> What the task asks
Transcribe, exactly and without pictures, the lines below from the line with "Elvis was born blond" to the line with "Johnny Depp by Chrissi17", both ends included, and no others.

> Provided data
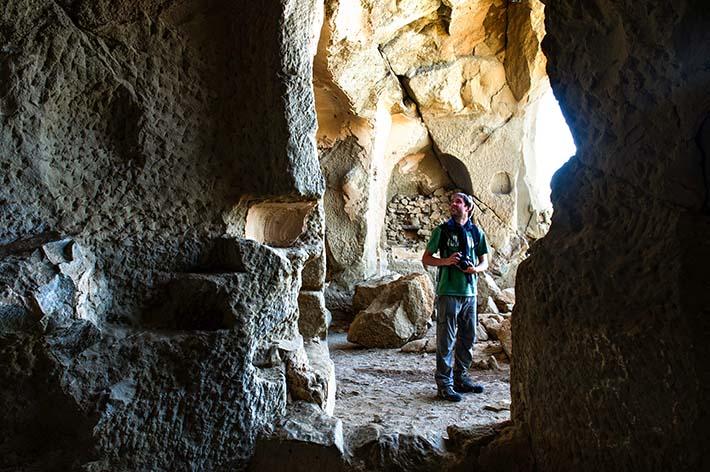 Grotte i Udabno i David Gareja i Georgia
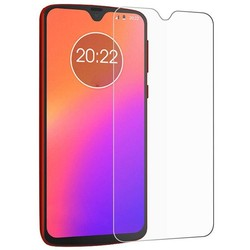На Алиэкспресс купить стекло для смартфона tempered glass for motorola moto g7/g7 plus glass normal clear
* * *
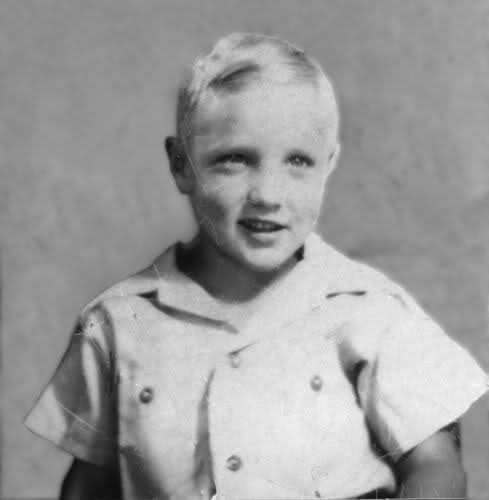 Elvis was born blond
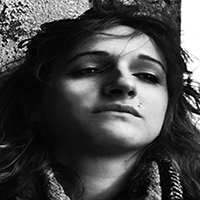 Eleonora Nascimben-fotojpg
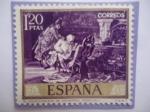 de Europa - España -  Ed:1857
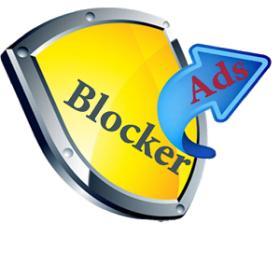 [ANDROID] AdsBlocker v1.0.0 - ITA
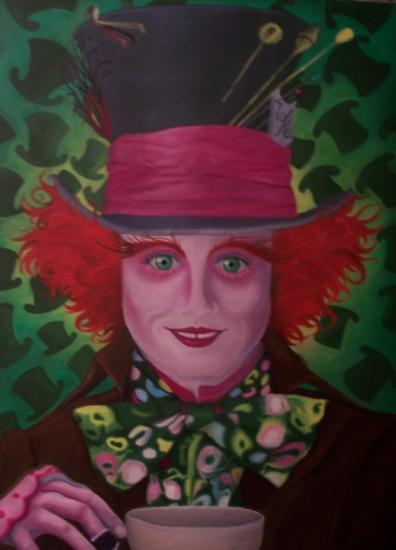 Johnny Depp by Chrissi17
* * *
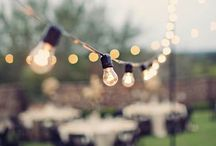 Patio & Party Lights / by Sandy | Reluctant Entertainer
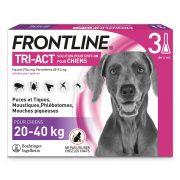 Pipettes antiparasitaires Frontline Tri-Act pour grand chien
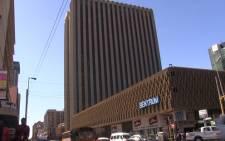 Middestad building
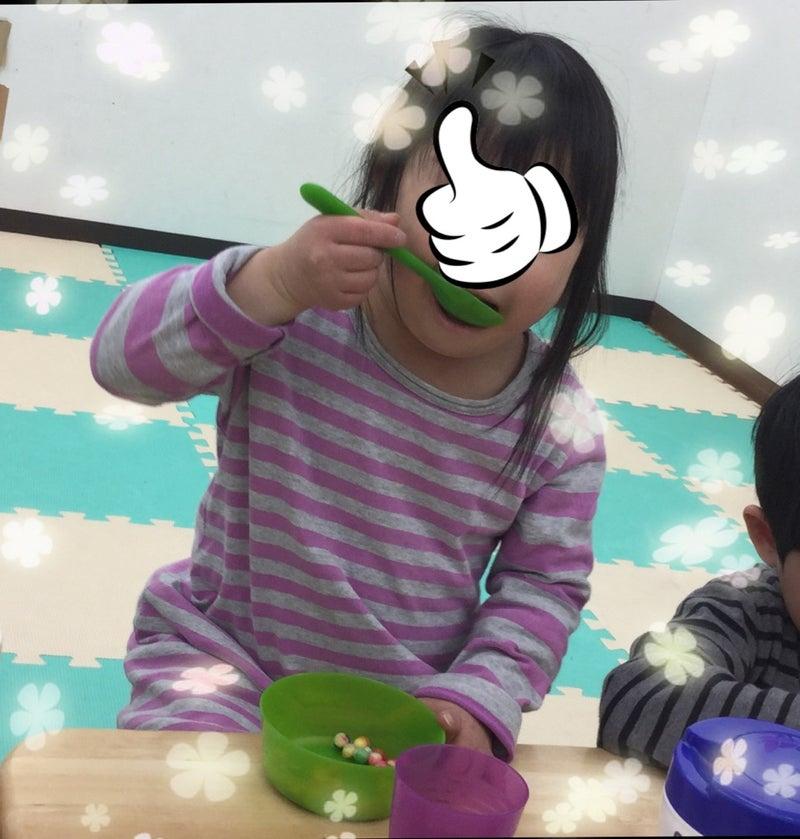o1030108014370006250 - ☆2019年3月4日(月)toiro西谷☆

> Your response
 Elvis was born blond
 Eleonora Nascimben-fotojpg
 de Europa - España -  Ed:1857
 [ANDROID] AdsBlocker v1.0.0 - ITA
 Johnny Depp by Chrissi17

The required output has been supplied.